Things I have considered calling my cat

So I have a cat now. She came from a rescue shelter, where she had been for four of the six years of her life. We had a difficult start, but we seem to be getting on better. It's not her fault that really I wanted a dog, but couldn't afford the daycare. But it is her fault that I have big red scars on my legs. So, swings and roundabouts. I have no idea what's going on in her head, not even a smidgeon of a jot of an idea. It might be nothing, or it might be something really really complex.

Minxie
This is actually her name, and I'm sticking with it. It's a fine name. If she'd been called Snookums I might have had to change it but Minxie captures her pretty well. She's quite nice but not reliable. She went to the shelter because she took against her owner's new husband and baby. I totally would not trust her with a baby.

Bella
I once decided that if I got a dog I would call her Bella, so I could shout 'Chow Bella' at dinner time. Minxie is not a dog though. If she were a dog I think I'd know how to communicate with her. Also Bella just isn't a very good name.

Victoria Regina
She's really not amused. She is not prepared to play. I've mostly given up trying to get her to. Also even if she does make a leap for a toy, if I twitch it out of the way at the last minute in a playful manner she gets embarrassed and has to pretend she was actually leaping at something else -- or if she puts her paw up to pat it but isn't quick enough she has to pretend she was stretching her foreleg out to lick it instead. I don't understand this.

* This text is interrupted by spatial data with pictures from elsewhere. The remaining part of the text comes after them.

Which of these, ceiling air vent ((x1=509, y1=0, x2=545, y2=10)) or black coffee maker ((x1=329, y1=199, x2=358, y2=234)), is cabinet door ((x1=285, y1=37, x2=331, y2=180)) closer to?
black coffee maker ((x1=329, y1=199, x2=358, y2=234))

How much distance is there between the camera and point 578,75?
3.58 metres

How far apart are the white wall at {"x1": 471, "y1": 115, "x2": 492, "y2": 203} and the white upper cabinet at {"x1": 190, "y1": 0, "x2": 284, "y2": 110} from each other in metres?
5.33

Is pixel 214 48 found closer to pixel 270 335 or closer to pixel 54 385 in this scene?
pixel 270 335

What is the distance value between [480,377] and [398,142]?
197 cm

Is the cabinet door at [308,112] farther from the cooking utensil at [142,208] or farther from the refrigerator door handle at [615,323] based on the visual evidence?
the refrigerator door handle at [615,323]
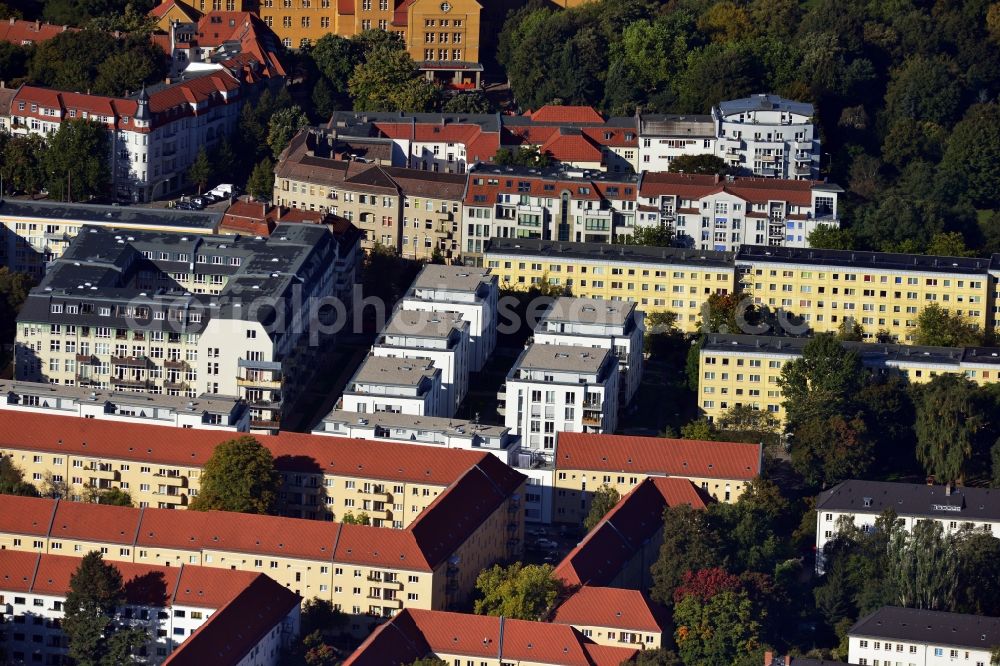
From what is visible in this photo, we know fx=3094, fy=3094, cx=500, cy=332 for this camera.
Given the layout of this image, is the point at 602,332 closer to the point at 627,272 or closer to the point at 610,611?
the point at 627,272

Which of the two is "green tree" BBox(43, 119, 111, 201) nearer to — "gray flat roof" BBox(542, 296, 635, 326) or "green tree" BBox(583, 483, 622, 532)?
"gray flat roof" BBox(542, 296, 635, 326)

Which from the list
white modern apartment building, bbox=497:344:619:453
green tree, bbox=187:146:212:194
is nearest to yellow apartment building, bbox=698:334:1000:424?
white modern apartment building, bbox=497:344:619:453

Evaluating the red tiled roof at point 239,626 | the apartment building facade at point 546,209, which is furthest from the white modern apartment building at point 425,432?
the apartment building facade at point 546,209

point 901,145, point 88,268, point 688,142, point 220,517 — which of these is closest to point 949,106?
point 901,145

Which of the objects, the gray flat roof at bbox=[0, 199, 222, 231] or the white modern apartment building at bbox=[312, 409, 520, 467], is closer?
the white modern apartment building at bbox=[312, 409, 520, 467]

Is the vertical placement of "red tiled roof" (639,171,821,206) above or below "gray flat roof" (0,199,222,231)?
above

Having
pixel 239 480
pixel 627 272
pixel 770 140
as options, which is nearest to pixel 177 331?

There's only me and her here, and she's missed the boat on dignity where I'm concerned, I clean up her poo.
Apparently Queen Victoria was often amused, but I still bet she wouldn't leap after a mouse on a piece of elastic.

Snarlygoggs
I was reading some seventeenth-century will inventories with notes and came across the word 'snarlygoggs', which apparently is a Devon dialect word for the rough stuff left in the dregs when cider is made, which was often in turn used to make illegal cider brandy. Minxie does snarl at me -- not so much now as before. I came up with a policy which was that if she snarled and hissed I would hiss back and not look away, though I was actually a bit scared of her for a while. I think that at first she was hoping that she could be boss. She's welcome to manipulate me, but I won't be bullied. I don't think I could live with a pet that frightened me.

Kasparov
She's a lazy cat, which is great, but unfortunately she turns out to be quite intelligent, which is not so good. She gets bored. I've got her some cat puzzles, most successfully this treat maze. She has to push the treats down the holes to make them fall out at the bottom. Since I got it our interactions have improved, and she asks for treats to be put in it -- she seems to prefer them like that rather than just given to her. Once I have put the treats in she sits and studies it intently like a chess player planning her first move. She also has a ball which intermittently dispenses treats as it's rolled around. Once it's empty she likes to dribble it to me like a footballer and repeatedly roll it against my feet. I like it when I know what she wants. (Obviously in this case her name would have to be Kaspurrov.)

Merricat
Not that she's merry, but I read Shirley Jackson's American Gothic classic 'We have always lived in the castle', and this is the name for her if what's going on in her head is lots and lots of things. (Also although I've never read any of her books, Edwidge Danticat is a brilliant name.)

Emma Bovary
I think this fits her character quite well. She really really wants, but I don't know what she wants, and I'm not sure she does. She wants to be inside and outside at the same time. She wants me to do something but whatever I try is not that thing. She wants me to open the door so she can go outside, but not that outside, an outside where it's not raining. But I've gone off giving tragic names to pets since when I was fourteen I called our new puppy Tess after Tess of the D'Urbervilles and she died young and horribly. We then got another puppy from Tess's mother's next litter and I called her Eliza-Louisa after 'Liza-Lou, Tess's younger sister whom Angel marries in the book. My family humoured me about all these names, though we actually called her Elly day-to-day, and she lived to a very good dog age. (And anyway the cat's name would clearly have to be something like Emmew Bovary or Emma Bofurry.)

Mini me
She's grumpy, overweight and lazy, doesn't like men or children, gets bored easily and makes herself miserable by over-thinking things. If she could type she'd probably be blogging about me right now. Alternatively, she's a space so blank I can see anything reflected in it...

Snookums
I have occasionally called her Snookums when she curls up on my lap and purrs loudly. I think we'll get on ok in the long term. She keeps making my kitchen smell awful, but if I learnt one thing from the sitcom Friends it's that that's not her fault.

Thursday, 22 October 2015

Ow my mind

Our new super computer will have a quarter of a million cores.

A quarter of a million cores!

This just blew my mind so much that I had to post it, even though I'm at work and shouldn't really be writing a blog post. EDIT: turns out that's just the next phase. When it's finished it will have 480 000 cores!!! !1!!!